I really like the articles I read by Michelle Rafter on SecondAct.com, and her latest, “Study: Workplace Ageism is Rampant,” is no exception. She interviewed Jacquelyn James from Boston College’s Sloan Center on Aging & Work about a study James’ group did that’s going to be published in June in the Journal of Managerial Psychology.
Conclusions from the study include the following: “Workplace bias against older employees is everywhere, even as the population ages and people continue to work later in life. Even if it’s unintentional, age discrimination can make employees of all ages feel less interested and happy in their jobs.” Among other things, this kind of situation includes job seekers’ perceptions about being passed over intentionally or unintentionally for promotions because they’re 55 or older. Remember: If you’re not there yet, you inevitably will be down the road. None of us is getting any younger as time passes!
Unemployment becomes a factor in this battle, too, because “although the jobless rate for younger workers has been higher than for workers 45 and older, older workers who lose a job take longer–an average of 60 weeks [note: that’s about 14 months]–to re-enter the work force.”
Sure, it’s a problem or possible problem for you as a current or future job seeker, but it’s also a potentially big problem for companies as well. As James points out in the interview with Rafter, “Not having engaged employees means a negative for the bottom line. Employers only worry about age discrimination in terms of being sued. But this is a bigger problem.”
There’s a widespread notion that older workers staying in the workforce longer are preventing younger employees from getting job opportunities. However, the interview contradicts that perception. James says that “the data doesn’t back it up. The problem isn’t that older workers are keeping jobs from younger workers. It’s that there aren’t enough jobs to go around.” Also, I believe from what I’ve read elsewhere that job seekers’ skill sets aren’t always a good match for the jobs that are available, which is a different but related issue.
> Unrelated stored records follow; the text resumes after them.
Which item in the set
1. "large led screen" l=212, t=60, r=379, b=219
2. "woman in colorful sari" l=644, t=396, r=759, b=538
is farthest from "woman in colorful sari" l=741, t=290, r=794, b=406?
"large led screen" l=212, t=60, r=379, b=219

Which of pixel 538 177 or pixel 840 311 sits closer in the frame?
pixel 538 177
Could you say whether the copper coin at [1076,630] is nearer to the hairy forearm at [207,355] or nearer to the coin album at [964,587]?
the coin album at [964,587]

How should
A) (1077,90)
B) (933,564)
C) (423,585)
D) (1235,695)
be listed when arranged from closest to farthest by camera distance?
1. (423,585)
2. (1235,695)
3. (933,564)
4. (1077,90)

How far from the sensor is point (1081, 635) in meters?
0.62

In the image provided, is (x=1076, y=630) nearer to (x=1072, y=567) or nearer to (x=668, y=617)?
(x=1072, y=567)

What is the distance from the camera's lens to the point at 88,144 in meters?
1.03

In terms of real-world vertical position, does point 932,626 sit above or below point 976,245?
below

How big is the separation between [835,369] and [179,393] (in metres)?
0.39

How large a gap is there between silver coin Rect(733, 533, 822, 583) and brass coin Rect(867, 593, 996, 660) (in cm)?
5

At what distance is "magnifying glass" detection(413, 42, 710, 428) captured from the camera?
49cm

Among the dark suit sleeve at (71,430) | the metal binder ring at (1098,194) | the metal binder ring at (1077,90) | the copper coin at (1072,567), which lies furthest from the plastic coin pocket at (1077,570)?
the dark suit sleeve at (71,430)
Whether you’re 50-something or older or not, you could find yourself in an extended job search at some point. Although not necessarily related to ageism, this subject came up in the interview, and James’ response was what I and my professional colleagues basically tell our clients all the time: “Knowing that for most people it does come to an end is reassuring, because people get discouraged and quit trying….you can’t quit trying. No matter how many times you get rejected, you have to keep going.”
I know that’s easy for us to say and maybe tough for you to swallow if you’re the one who’s struggling to find a new job, but think about the alternative: no job and no momentum geared toward landing one. That’s not a great option. Persistence alone might not win the prize, but persistence combined with smart career management and well-planned job search techniques usually does, even if not always as quickly as you might like.